[What is expected] Give all the lines below again, exactly, with no pictures.
━━━━━━━━━━━━━━━━
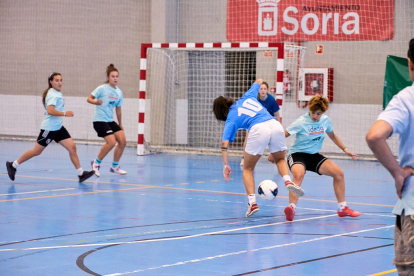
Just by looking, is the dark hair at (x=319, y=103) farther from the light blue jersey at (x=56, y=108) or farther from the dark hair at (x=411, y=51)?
the dark hair at (x=411, y=51)

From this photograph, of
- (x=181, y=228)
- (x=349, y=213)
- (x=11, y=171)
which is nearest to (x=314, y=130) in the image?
(x=349, y=213)

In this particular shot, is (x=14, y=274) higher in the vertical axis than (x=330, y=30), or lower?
lower

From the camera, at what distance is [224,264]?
19.1ft

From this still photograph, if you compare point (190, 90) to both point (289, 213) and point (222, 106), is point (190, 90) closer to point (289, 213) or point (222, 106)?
point (222, 106)

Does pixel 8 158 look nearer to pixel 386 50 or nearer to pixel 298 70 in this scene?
pixel 298 70

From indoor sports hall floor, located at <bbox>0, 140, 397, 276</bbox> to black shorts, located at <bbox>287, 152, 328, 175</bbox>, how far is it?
24.6 inches

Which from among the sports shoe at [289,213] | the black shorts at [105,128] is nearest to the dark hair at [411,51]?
the sports shoe at [289,213]

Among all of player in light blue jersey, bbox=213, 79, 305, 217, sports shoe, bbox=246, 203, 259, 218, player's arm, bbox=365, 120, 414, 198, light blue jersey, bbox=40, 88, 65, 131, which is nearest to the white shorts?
player in light blue jersey, bbox=213, 79, 305, 217

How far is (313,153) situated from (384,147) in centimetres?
527

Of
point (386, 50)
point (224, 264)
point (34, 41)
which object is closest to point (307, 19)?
point (386, 50)

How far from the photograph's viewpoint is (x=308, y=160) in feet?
27.8

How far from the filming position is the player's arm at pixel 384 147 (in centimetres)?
325

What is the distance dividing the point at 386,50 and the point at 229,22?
4.45 m

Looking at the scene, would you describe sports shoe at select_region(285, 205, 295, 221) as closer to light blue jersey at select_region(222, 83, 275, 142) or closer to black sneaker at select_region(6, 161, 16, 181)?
light blue jersey at select_region(222, 83, 275, 142)
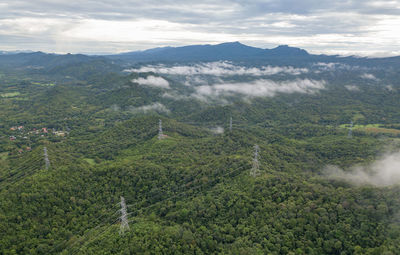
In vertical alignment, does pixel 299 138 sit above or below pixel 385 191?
below

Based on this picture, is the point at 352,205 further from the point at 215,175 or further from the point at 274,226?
the point at 215,175

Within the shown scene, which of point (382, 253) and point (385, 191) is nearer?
point (382, 253)

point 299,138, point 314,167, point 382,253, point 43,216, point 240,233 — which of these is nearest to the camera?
point 382,253

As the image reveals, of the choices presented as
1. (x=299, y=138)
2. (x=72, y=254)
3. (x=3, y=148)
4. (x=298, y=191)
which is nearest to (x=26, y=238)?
(x=72, y=254)

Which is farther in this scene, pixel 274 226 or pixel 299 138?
pixel 299 138

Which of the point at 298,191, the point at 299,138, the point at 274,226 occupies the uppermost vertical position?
the point at 298,191

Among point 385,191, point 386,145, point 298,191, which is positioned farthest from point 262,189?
point 386,145

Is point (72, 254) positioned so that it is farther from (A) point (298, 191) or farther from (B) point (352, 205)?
(B) point (352, 205)

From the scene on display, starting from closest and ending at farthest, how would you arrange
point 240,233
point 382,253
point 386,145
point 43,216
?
point 382,253 → point 240,233 → point 43,216 → point 386,145

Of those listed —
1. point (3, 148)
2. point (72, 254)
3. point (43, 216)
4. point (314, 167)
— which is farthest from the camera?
point (3, 148)
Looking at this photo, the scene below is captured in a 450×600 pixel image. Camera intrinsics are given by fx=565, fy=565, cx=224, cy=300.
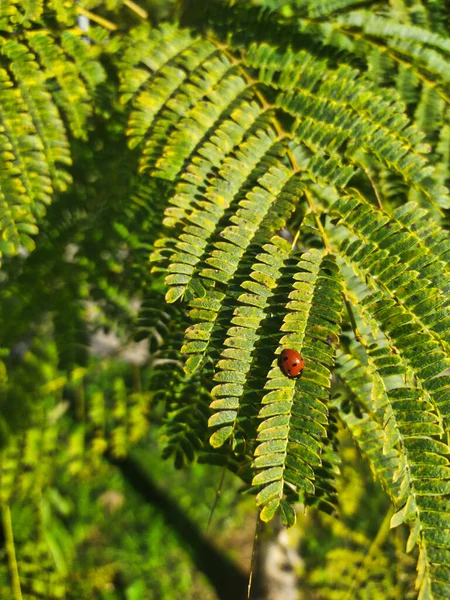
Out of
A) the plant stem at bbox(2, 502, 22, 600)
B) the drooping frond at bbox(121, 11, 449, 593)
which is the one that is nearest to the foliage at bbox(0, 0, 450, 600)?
━━━━━━━━━━━━━━━━
[Exercise output]
Just by looking, is the dark hair at (x=319, y=103) farther from the light blue jersey at (x=56, y=108) or farther from the dark hair at (x=411, y=51)?
the dark hair at (x=411, y=51)

From this photograph, of
- (x=181, y=228)
- (x=349, y=213)
- (x=11, y=171)
which is nearest to (x=314, y=130) in the image?
(x=349, y=213)

In this particular shot, is (x=14, y=274) higher in the vertical axis than (x=330, y=30), or lower?
lower

From the camera, at what distance is [224,264]?
19.1ft

From this still photograph, if you compare point (190, 90) to both point (289, 213) and point (222, 106), is point (190, 90) closer to point (289, 213) or point (222, 106)?
point (222, 106)

Does pixel 8 158 look nearer to pixel 386 50 or nearer to pixel 298 70 in this scene?
pixel 298 70

From indoor sports hall floor, located at <bbox>0, 140, 397, 276</bbox> to black shorts, located at <bbox>287, 152, 328, 175</bbox>, how far is it?
24.6 inches

Which from among the sports shoe at [289,213] | the black shorts at [105,128] is nearest to the dark hair at [411,51]?
the sports shoe at [289,213]

Among all of player in light blue jersey, bbox=213, 79, 305, 217, sports shoe, bbox=246, 203, 259, 218, player's arm, bbox=365, 120, 414, 198, light blue jersey, bbox=40, 88, 65, 131, which is nearest to the white shorts?
player in light blue jersey, bbox=213, 79, 305, 217

How far is (313,153) situated from (384,147) in centimetres?
527

Of
point (386, 50)
point (224, 264)
point (34, 41)
which object is closest to point (307, 19)?
point (386, 50)

How far from the photograph's viewpoint is (x=308, y=160) in feet?
27.8

How far from the filming position is the player's arm at pixel 384 147 (in centimetres)?
325

What is the distance dividing the point at 386,50 and the point at 229,22?
4.45 m

Looking at the scene, would you describe sports shoe at select_region(285, 205, 295, 221) as closer to light blue jersey at select_region(222, 83, 275, 142) or closer to black sneaker at select_region(6, 161, 16, 181)?
light blue jersey at select_region(222, 83, 275, 142)
In vertical alignment, does pixel 299 138 sit above or below pixel 385 191?
below

Based on this picture, is the point at 352,205 further from the point at 215,175 or further from the point at 274,226?
the point at 215,175

Within the shown scene, which of point (382, 253) and point (385, 191) is nearer?
point (382, 253)

point 299,138, point 314,167, point 382,253, point 43,216, point 240,233 — which of these is nearest to the camera?
point 382,253

As the image reveals, of the choices presented as
1. (x=299, y=138)
2. (x=72, y=254)
3. (x=3, y=148)
4. (x=298, y=191)
which is nearest to (x=26, y=238)?
(x=72, y=254)

Which is farther in this scene, pixel 274 226 or pixel 299 138?
pixel 299 138

Which of the point at 298,191, the point at 299,138, the point at 274,226 occupies the uppermost vertical position?
the point at 298,191

Among point 385,191, point 386,145, point 298,191, which is positioned farthest from point 262,189?
point 386,145

Is point (72, 254) positioned so that it is farther from (A) point (298, 191) or farther from (B) point (352, 205)?
(B) point (352, 205)

From the scene on display, starting from closest and ending at farthest, how would you arrange
point 240,233
point 382,253
point 386,145
point 43,216
?
point 382,253 → point 240,233 → point 43,216 → point 386,145

Of those listed —
1. point (3, 148)
2. point (72, 254)
3. point (43, 216)
4. point (314, 167)
— which is farthest from the camera?
point (3, 148)
Looking at this photo, the scene below is captured in a 450×600 pixel image. Camera intrinsics are given by fx=565, fy=565, cx=224, cy=300.
Out of
A) the plant stem at bbox(2, 502, 22, 600)
B) the drooping frond at bbox(121, 11, 449, 593)
which is the one that is nearest to the foliage at bbox(0, 0, 450, 600)?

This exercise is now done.